I know that SSL should be used on web servers that need to gather credit card information etc..however, is it industry best practice to also turn on SSL even for non critical web servers? eg those only used for static browsing, or those that just require a simple login and password , that's all.
Would like to hear your comments. thanks
The cautious strategy would be to do SSL everywhere, then think about switching to non-SSL for some pages if (and only if) performance issues arise, that would be likely to be fixed with absence of SSL. Not using SSL means that passive attacker can see all the traffic, and active attackers can modify at will all the non-SSL parts, which can have deep ramifications. Thus, this is not something that should be done lightly. Mixing SSL and non-SSL content within the same page also tends to produce browser warnings or breakage, so doing partial SSL can be challenging.
"Performance issues" that may plausibly arise in the presence of an all-SSL world are about caching; with SSL, transparent proxies that cache data requests as they go, without clients being aware of it, can no longer work.

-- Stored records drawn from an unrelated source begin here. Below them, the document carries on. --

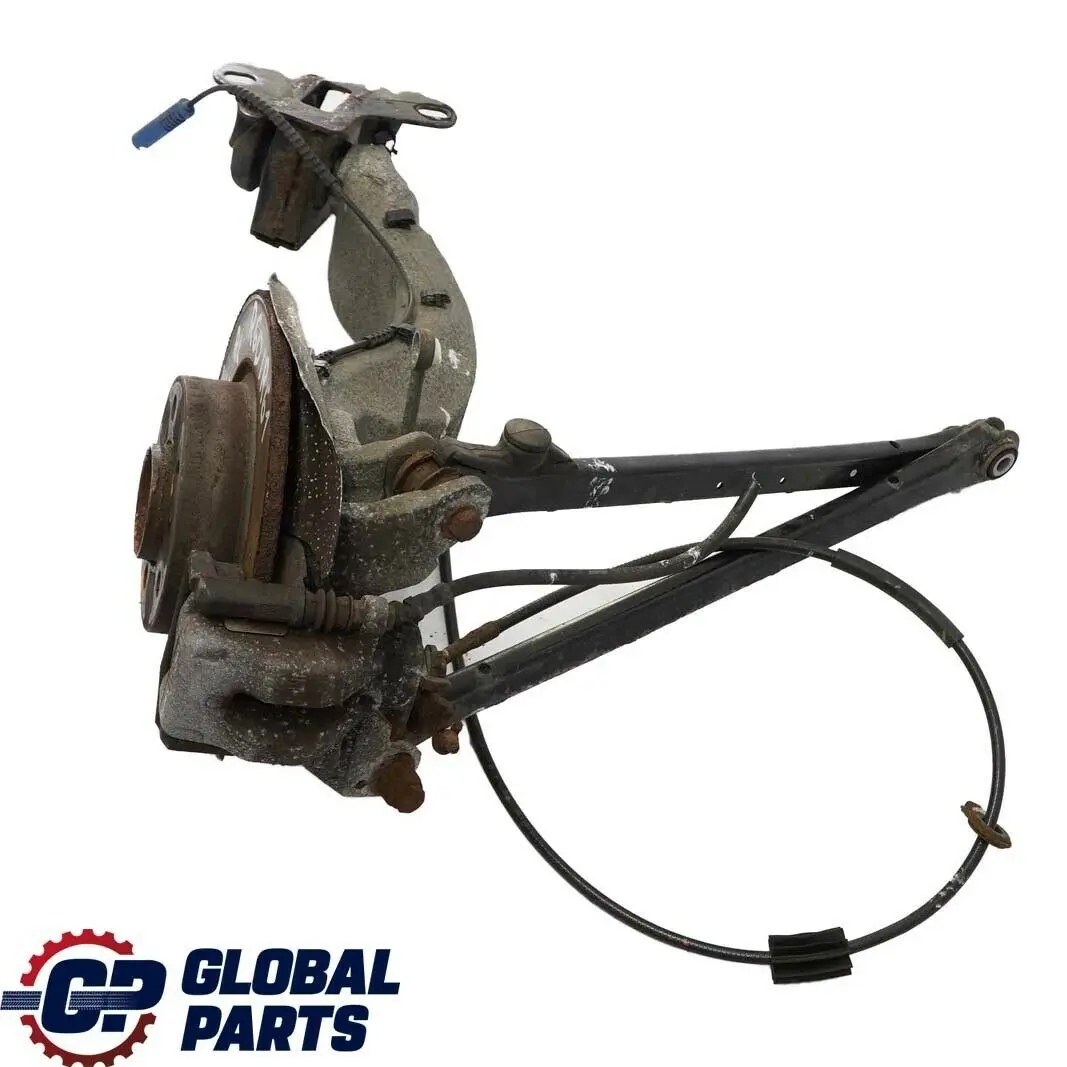 Left N/S Leg Brake Axle Suspension Wheel Hub to Mini Countryman R60 R61 ALL4 Rear with Part number 9805657 Mini Countryman R60 R61 ALL4 Rear Left N/S Leg Brake Axle Suspension Wheel Hub - SKU 9805657-3 - Part number 9805657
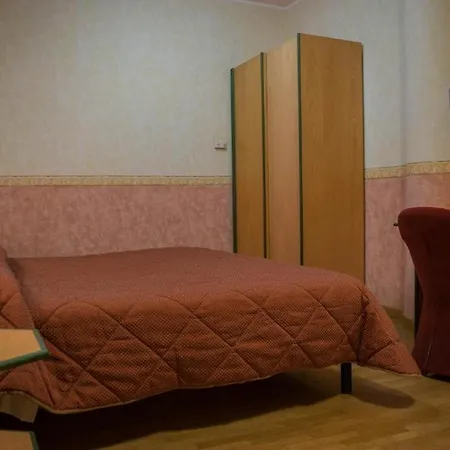 Baffo Rosso Hotell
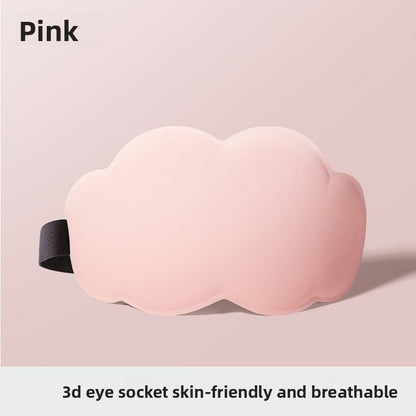 Adjustable Breathable Sleep Eye Mask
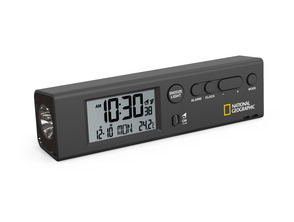 Ajouter au panier Bresser Reloj 4 en 1 Termómetro / Despertador Bresser Reloj 4 en 1 Termómetro / Despertador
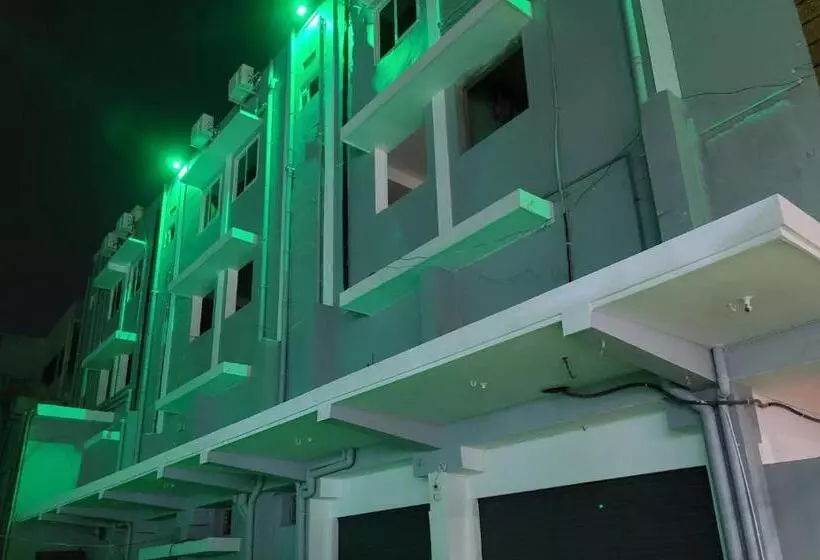 Hotelli Deepak Retreat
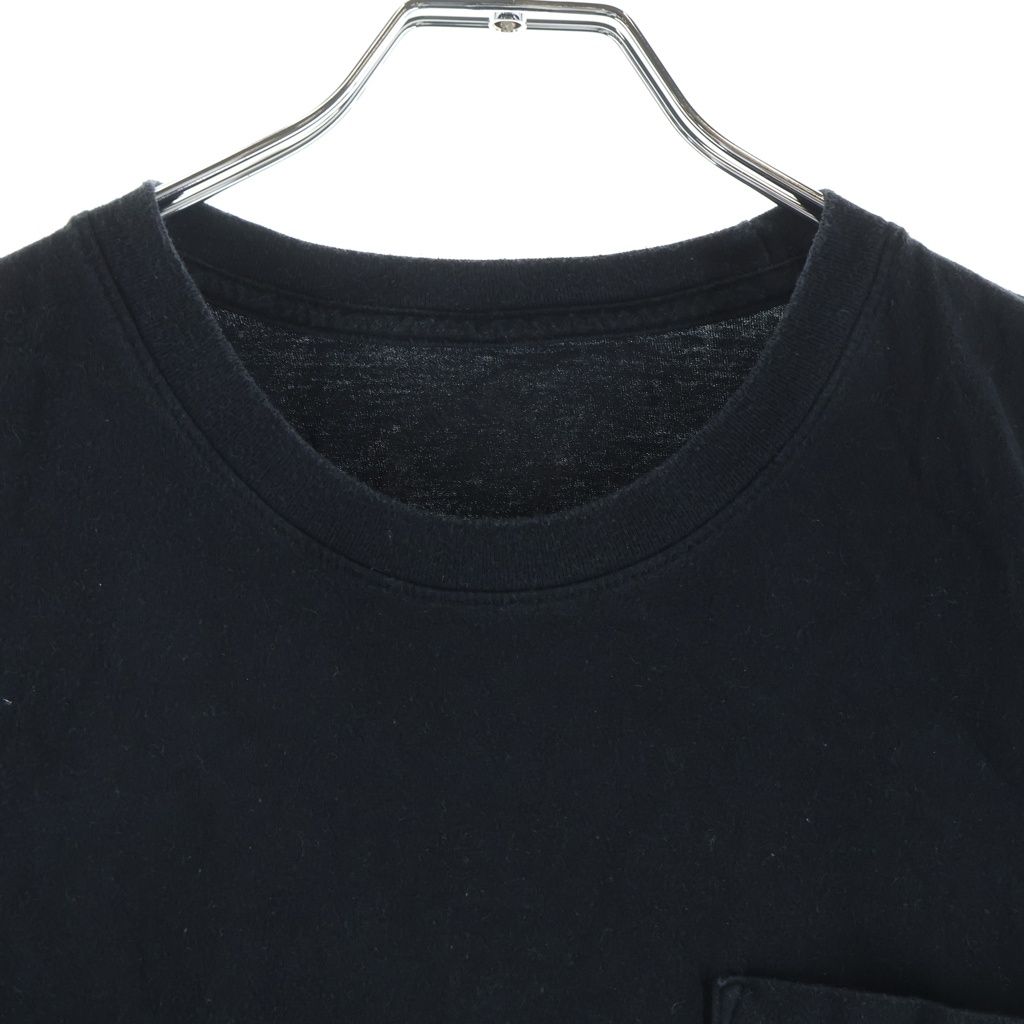 Chrome Hearts Back Grad Circle Logo Tee Gradation Crew Neck Short Sleeve — view 3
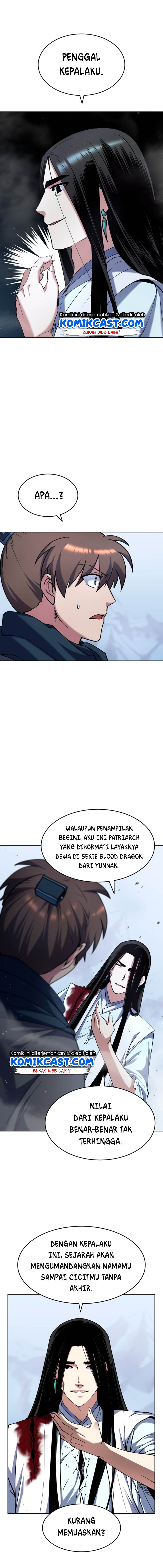 Tale of a Scribe Who Retires to the Countryside Chapter 33 Bahasa Indonesia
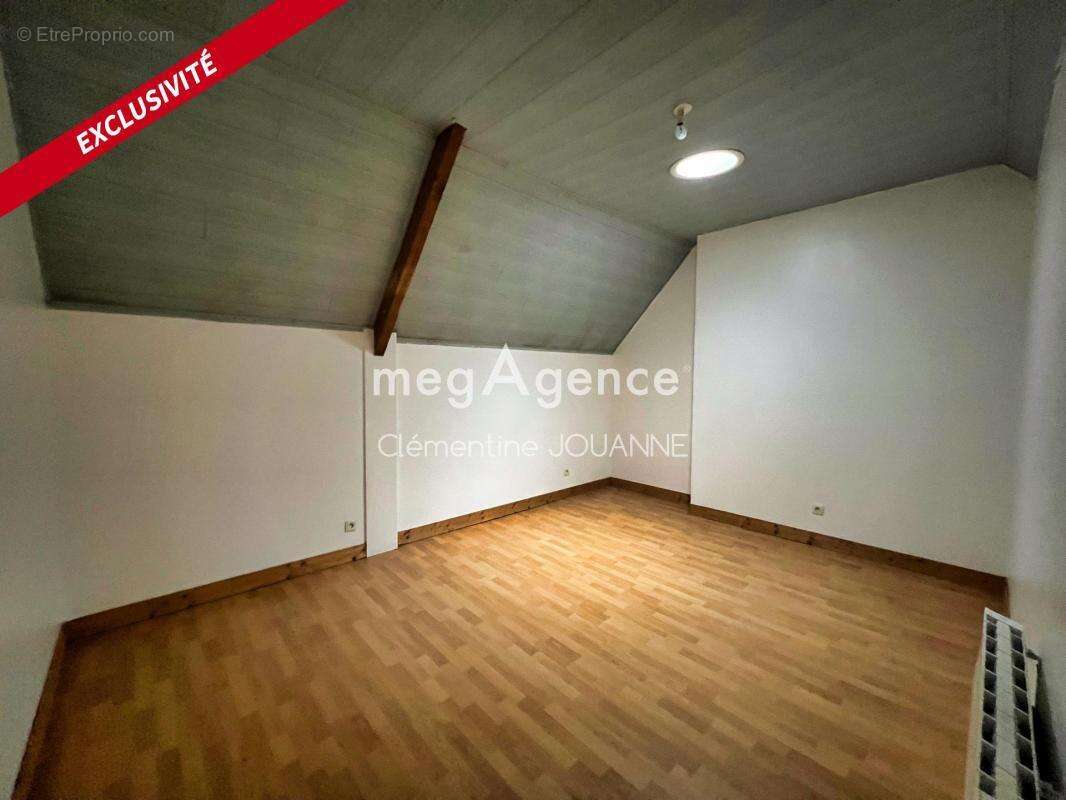 Maison à FLAMANVILLE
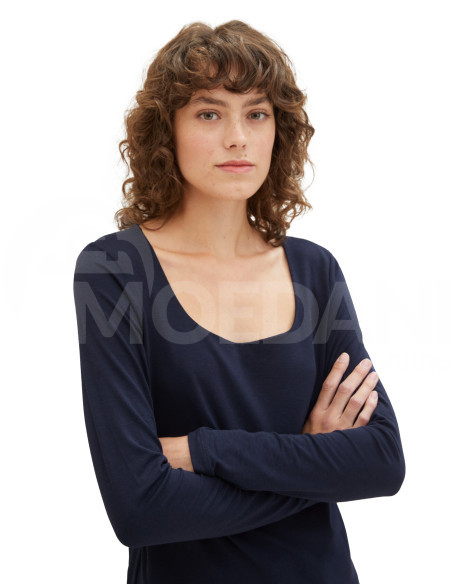 Tom Tailor - T-Shirt Double Front Tbilisi - photo 3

Big ISP are quite fond of transparent proxies. On the other hand, "performance issues" that come to the mind of most sysadmins (namely, the "obviously" huge overhead of encryption) are, in fact, mostly mythic.
The industry practice is of course completely different. The industry, at large, goes without SSL, then adds it only reluctantly, long afterwards, for only some pages, and only after having spent all the excuses about how attacks on non-SSL pages are not their problem since they are client-side. For some reason, many sysadmins think about switching to SSL with the same mindset as an hardcore environmentalist that considers replacing a coal power plant with a nuclear one.
In August, Google announced that it was giving a small boost in search rank to sites that used SSL.
...Over the past few months we’ve been running tests taking into account whether sites use secure, encrypted connections as a signal in our search ranking algorithms. We've seen positive results, so we're starting to use HTTPS as a ranking signal. For now it's only a very lightweight signal — affecting fewer than 1% of global queries, and carrying less weight than other signals such as high-quality content — while we give webmasters time to switch to HTTPS. But over time, we may decide to strengthen it, because we’d like to encourage all website owners to switch from HTTP to HTTPS to keep everyone safe on the web.
So Google is suggesting and encouraging web site operators to make it an industry best practice.
When deciding on SSL or not, remember it's more than just confidentiality:
In some cases, having the data changed outside your knowledge may be as damaging as leaking a secret.
The SSL handshake does take a few round trips between browser and server. If you need to go for SSL, you may need to put some extra effort in other parts of the web site to make up for that performance penalty.
Depends on what data is going to be passed between the client and the server. For example, you will definitely need SSL for user login. I generally use SSL for everything that is online. My rule of thumb is, if data is passing through an open medium then use encryption.